**Text segment:**
= 1926 in country music =

This is a list of notable events in country music that took place in the year 1926.

==Top Hillbilly (Country) Recordings==

The following songs were extracted from records included in Joel Whitburn's Pop Memories 1890-1954, record sales reported on the "Discography of American Historical Recordings" website, and other sources as specified. Numerical rankings are approximate, they are only used as a frame of reference.

**Information supplied:**
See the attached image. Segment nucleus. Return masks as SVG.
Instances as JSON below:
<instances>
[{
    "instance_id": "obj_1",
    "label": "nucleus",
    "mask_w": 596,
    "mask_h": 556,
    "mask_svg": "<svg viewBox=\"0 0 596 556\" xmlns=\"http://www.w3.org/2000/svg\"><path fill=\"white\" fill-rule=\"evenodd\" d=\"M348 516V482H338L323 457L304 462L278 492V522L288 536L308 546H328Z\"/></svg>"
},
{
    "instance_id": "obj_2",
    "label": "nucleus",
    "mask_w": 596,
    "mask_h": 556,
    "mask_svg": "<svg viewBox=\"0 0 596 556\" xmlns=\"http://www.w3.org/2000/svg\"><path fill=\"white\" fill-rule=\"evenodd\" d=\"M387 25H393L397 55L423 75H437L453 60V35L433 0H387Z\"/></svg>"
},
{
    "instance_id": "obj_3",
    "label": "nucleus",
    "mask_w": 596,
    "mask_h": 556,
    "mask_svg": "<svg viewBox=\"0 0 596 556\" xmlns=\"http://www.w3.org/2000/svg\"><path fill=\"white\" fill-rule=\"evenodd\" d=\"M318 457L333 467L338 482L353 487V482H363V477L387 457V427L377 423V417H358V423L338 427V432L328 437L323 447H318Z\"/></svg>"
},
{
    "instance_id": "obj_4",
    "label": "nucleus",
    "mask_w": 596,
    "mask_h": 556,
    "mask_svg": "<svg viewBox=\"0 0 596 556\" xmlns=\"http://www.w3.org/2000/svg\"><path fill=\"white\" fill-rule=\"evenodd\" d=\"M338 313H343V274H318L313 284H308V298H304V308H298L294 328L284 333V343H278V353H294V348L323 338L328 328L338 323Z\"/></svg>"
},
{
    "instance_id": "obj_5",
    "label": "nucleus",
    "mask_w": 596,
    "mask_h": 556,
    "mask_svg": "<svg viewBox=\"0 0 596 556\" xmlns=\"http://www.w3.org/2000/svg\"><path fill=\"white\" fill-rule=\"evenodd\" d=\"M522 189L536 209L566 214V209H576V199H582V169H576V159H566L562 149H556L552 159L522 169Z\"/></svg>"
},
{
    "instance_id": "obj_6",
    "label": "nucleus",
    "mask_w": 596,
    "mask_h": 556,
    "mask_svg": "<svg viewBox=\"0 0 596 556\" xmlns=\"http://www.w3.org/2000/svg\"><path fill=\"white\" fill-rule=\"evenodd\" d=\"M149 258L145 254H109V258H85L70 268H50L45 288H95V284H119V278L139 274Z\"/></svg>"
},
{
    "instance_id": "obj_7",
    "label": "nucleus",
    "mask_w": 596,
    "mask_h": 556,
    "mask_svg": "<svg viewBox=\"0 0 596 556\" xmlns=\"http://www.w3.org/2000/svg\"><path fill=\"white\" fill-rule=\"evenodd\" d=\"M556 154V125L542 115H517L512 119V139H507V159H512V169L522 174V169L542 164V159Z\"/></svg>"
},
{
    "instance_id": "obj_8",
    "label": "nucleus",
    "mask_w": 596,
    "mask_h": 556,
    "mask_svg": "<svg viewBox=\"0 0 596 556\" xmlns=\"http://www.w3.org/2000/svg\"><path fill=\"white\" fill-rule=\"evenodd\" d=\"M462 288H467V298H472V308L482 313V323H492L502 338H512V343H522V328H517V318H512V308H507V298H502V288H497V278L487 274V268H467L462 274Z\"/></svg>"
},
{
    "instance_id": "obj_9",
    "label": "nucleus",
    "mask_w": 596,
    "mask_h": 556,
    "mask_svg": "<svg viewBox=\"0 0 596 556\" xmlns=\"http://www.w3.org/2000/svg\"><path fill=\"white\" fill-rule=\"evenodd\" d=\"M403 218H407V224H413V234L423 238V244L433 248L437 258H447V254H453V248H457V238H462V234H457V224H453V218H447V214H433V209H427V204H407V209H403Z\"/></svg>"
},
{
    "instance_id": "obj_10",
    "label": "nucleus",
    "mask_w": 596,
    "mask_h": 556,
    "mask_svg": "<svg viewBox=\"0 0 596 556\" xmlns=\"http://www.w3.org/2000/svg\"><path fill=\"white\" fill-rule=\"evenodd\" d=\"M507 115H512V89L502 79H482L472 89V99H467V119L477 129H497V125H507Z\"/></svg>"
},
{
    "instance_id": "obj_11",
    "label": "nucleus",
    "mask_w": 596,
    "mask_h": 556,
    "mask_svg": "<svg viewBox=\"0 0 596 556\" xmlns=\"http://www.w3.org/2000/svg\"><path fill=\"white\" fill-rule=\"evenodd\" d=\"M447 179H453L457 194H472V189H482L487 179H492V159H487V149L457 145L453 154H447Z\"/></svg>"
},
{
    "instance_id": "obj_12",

**Directions:**
Reproduce the 1926 country music list from "The following songs" down to "frame of reference.", substituting "estimated" for "approximate". Work only from the 1926 country music list and disregard the data.

**Result for this task:**
The following songs were extracted from records included in Joel Whitburn's Pop Memories 1890-1954, record sales reported on the "Discography of American Historical Recordings" website, and other sources as specified. Numerical rankings are estimated, they are only used as a frame of reference.